Examination of Witnesses (Questions 280
TUESDAY 14 MAY 2002
280. Mr Ellwood, how will you respond?
(Mr Ellwood) We are also looking at whether we should
have free money transmission or pay interest. We will take all
these things into account and come to a view with the OFT.
(Mr Goodwin) Likewise.
(Mr Dalton) Likewise.
(Mr Barrett) Unless the Competition Commission has
a sudden catharsis and realises they were unfair.
281. Those answers give us the feel that there
is real competition out there: likewise, likewise, likewise and
likewise. Assuming the Competition Commission's recommendations
are fully implemented, how do you expect the banking industry
to have changed in five years' time as regards personal customers
(Mr Barrett) That is a tough question. Arising from
the Competition Commission or in general?
282. Arising from the Competition Commission's
(Mr Barrett) It will depend. I am not ducking you
but it is a tough question to answer. It depends on the market
dynamics which take place, it depends on the profitability or
otherwise of the sector, my guess is that it will lead to micro
segmentation, where there will be increasing attention to the
profitability of different accounts. Instead of drawing a drift
net through the community and accepting whatever comes in, you
will have more targeted, focused marketing. You will get price
discrimination, there will be an unbundling of services and prices.
They are called unintended consequences for a reason: because
it is hard to know how the market will play out, who will decide
to enter the market, what new propositions will come out. I think
the Competition Commission's intervention is unhelpful to the
development of the business and ironically will have a restraining
influence because the business is tough enough to get into already
and it will make it potentially less attractive for new entrants.
But I cannot be sure, to be honest. I cannot be sure.
(Mr Ellwood) The next five years will continue a trend
that we have seen. Customers do actually get a wider choice now
than they ever have before. I go back to the statistics: 30 suppliers
of current accounts, 130 suppliers of mortgages and 65 suppliers
of credit cards. I do think we will see more competitors attacking
the market share of the main banks. Customers will see and get
an increasingly good offer in terms of product offer and will
get increasingly good levels of service. They will also see a
wider range of offers. One of the reasons why we have sold over
three million of our added-value accounts, is not simply because
of the financial benefits but because of the non-financial benefits,
car breakdown, travel insurance and so on. I think we shall see
a slightly wider offering and the end result will be in five years'
time that customers who we believe get a good deal today, will
get an even better deal in five years' time.
(Mr Goodwin) The process we have seen will continue
with probably greater innovation of product, focusing around some
other aspects of people's lifestylemany people are short
of timeand greater convenience around some of the things
around their home, around their motor vehicles and so on. We shall
see more competition, more established competitors in SME banking.

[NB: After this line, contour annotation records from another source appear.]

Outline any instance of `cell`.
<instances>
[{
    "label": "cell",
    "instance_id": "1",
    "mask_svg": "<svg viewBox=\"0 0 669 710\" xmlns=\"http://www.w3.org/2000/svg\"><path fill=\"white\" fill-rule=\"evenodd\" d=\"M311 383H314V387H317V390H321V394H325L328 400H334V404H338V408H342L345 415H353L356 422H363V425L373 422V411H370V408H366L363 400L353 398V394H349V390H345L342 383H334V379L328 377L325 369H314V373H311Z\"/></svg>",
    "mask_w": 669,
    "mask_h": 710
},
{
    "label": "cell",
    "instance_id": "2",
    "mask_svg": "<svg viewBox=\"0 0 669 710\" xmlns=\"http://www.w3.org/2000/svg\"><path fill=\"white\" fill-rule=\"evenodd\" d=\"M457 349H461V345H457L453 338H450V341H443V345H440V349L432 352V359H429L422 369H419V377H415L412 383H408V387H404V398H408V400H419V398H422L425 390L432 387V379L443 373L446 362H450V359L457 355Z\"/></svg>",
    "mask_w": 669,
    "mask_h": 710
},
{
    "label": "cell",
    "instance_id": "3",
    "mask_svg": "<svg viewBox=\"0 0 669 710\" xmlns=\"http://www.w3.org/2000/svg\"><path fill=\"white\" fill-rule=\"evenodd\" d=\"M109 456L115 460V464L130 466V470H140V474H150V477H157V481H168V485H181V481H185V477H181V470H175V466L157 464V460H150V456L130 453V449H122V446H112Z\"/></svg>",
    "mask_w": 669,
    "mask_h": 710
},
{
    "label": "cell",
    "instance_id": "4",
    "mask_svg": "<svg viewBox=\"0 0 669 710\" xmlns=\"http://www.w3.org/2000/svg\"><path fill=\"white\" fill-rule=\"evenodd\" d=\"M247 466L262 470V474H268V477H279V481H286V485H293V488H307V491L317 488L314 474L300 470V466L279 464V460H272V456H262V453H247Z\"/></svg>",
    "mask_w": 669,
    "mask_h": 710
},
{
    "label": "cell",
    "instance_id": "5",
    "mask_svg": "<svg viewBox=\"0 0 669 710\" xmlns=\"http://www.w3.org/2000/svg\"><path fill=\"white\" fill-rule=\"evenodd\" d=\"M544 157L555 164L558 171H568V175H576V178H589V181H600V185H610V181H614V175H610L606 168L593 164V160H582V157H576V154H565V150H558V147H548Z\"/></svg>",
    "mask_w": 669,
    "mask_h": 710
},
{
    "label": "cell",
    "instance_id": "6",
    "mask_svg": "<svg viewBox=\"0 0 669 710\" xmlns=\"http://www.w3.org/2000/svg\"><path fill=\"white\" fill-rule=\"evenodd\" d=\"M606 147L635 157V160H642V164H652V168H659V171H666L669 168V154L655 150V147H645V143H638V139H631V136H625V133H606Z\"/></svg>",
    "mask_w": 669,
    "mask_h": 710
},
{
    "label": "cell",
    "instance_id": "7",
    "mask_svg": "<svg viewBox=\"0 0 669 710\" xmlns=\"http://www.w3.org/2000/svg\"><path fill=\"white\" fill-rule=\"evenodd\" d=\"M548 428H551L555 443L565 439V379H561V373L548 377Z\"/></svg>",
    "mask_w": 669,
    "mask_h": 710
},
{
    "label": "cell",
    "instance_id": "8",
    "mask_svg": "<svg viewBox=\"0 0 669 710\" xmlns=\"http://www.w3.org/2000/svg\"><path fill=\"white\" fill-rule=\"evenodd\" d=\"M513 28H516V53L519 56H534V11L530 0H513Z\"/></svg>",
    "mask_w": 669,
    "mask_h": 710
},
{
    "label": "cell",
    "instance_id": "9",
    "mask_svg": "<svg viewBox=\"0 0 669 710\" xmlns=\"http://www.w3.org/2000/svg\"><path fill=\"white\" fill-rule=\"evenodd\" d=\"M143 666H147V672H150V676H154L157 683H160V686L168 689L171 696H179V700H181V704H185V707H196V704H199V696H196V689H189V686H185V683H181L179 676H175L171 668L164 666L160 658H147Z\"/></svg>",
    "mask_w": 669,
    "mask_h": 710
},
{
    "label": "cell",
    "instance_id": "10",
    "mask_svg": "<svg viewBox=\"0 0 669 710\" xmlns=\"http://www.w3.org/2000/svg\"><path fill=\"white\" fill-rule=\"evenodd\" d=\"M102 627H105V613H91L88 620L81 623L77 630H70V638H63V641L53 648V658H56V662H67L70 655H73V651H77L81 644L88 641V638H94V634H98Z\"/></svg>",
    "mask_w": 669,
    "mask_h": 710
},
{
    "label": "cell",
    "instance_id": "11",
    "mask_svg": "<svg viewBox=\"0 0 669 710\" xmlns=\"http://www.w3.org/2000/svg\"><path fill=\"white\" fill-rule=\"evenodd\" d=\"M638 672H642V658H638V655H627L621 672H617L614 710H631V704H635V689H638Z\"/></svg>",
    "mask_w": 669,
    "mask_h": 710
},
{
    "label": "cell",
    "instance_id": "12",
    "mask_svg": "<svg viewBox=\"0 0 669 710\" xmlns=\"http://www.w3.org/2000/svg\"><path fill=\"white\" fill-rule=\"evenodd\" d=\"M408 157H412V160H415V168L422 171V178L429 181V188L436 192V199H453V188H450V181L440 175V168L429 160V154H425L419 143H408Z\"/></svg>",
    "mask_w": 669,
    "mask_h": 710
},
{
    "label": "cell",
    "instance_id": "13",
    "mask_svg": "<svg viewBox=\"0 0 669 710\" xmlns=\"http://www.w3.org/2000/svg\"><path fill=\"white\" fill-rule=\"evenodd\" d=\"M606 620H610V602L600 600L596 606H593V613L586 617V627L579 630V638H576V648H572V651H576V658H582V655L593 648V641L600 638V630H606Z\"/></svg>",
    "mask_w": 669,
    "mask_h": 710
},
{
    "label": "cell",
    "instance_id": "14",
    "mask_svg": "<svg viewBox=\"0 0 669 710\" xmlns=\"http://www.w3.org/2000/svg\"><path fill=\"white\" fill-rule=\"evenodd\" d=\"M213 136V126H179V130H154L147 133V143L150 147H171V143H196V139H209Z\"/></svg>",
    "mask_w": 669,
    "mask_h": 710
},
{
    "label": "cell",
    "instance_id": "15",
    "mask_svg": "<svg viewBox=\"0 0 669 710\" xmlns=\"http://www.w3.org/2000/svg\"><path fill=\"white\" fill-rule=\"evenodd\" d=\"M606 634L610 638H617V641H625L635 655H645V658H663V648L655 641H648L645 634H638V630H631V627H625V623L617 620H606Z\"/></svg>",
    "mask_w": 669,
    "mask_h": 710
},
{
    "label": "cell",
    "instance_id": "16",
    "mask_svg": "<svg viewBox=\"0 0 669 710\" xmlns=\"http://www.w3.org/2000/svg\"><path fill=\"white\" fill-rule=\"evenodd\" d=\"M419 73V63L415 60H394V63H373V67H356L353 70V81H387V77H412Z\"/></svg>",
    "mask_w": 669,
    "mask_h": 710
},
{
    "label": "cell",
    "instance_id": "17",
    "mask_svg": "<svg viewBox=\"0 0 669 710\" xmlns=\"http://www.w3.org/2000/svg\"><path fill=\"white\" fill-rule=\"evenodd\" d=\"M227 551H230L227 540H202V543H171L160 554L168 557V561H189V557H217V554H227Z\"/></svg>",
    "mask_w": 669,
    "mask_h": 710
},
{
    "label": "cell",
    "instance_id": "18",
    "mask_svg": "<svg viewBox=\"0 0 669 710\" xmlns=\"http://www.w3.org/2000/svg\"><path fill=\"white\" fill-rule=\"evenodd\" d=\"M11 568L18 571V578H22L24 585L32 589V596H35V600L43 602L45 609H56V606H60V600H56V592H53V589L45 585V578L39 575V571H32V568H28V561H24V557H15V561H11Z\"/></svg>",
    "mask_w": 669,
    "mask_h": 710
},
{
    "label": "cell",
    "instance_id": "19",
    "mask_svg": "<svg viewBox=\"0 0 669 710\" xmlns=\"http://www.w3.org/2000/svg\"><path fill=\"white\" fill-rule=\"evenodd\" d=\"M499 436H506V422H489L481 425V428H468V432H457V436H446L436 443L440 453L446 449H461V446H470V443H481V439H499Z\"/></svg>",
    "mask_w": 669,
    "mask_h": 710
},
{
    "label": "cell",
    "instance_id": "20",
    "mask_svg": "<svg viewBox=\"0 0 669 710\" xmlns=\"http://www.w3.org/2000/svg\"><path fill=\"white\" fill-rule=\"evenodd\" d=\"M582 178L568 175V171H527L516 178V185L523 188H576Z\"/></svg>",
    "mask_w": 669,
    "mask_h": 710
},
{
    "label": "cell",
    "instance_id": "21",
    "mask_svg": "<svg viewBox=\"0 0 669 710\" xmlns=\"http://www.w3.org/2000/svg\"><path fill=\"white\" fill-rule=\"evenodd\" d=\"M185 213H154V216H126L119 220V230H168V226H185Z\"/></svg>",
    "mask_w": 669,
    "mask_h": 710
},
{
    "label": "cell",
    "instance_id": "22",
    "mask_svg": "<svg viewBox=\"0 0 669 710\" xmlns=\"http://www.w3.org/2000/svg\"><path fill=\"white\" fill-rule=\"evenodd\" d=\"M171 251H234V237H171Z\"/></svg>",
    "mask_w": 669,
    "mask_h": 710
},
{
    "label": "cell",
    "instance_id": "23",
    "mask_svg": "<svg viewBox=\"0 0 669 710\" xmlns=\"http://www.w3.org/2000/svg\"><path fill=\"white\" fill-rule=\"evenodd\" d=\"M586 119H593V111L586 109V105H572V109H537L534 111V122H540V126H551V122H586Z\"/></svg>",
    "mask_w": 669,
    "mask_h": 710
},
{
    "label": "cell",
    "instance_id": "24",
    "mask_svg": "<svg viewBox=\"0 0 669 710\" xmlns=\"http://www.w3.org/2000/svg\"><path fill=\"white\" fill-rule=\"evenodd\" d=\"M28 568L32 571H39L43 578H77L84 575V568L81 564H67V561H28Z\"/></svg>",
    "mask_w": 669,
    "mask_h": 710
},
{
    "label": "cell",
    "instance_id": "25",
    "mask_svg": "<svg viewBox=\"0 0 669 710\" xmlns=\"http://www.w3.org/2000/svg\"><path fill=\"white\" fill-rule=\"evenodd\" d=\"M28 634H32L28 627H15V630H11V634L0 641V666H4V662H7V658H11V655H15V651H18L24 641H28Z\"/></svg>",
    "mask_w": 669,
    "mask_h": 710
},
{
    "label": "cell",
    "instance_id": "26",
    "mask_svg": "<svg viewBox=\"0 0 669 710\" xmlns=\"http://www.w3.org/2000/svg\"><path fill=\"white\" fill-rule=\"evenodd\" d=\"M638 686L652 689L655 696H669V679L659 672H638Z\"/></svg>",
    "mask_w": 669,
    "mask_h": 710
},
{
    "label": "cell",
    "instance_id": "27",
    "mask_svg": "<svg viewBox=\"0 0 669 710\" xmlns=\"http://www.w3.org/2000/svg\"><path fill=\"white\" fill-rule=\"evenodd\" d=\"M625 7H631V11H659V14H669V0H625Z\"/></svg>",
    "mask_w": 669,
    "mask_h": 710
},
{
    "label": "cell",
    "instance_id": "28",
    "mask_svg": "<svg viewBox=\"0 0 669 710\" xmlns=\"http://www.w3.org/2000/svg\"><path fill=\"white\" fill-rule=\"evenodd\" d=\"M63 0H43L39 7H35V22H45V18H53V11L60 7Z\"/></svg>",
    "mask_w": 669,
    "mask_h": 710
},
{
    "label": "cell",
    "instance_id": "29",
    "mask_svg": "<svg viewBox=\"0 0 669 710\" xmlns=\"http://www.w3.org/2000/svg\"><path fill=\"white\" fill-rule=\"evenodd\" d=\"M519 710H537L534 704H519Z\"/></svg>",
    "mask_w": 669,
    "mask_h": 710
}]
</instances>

It will not be a huge number more. It is not going to be 30, but
it will be a larger number than it is today. That was in the process
of happening in any event. On the personal side I do not think
that the number of competitors will change, but over that time
some will come and some will go.
(Mr Dalton) I think that the competitive market which
exists in the provision of SME banking services will continue
to move ahead in terms of better service, better products, better
things for our customers. I do not think the regulatory legislation,
the price legislation will increase entry into the market, I think
it will restrict entry into the market. It will reduce innovation;
people will say they will pay the same price so why would you
try to change things. The forces which exist in the market will
continue to drive things. A couple of the things the Commission
recommended, namely the price control recommendations, will not
act in that way.
Chairman: May I thank you for your appearance
this morning. It has been a fascinating session, maybe from our
point of view characterised by not an inch from you in terms of
your excess profits and whatever else. We have had everything
this morning: dud methodology, dud surveys, long-suffering consumers,
happy consumers, new concept of digging your head in the sand
and social obligations. One of my colleagues whispered sotto
voce "Socialist" obligations, but take no notice
of that. I look forward, as do my colleagues, to your negotiations
with the Competition Commission and the OFT and we look forward
to seeing what these recommendations are and to engaging with
you on that. Thank you for your appearance this morning.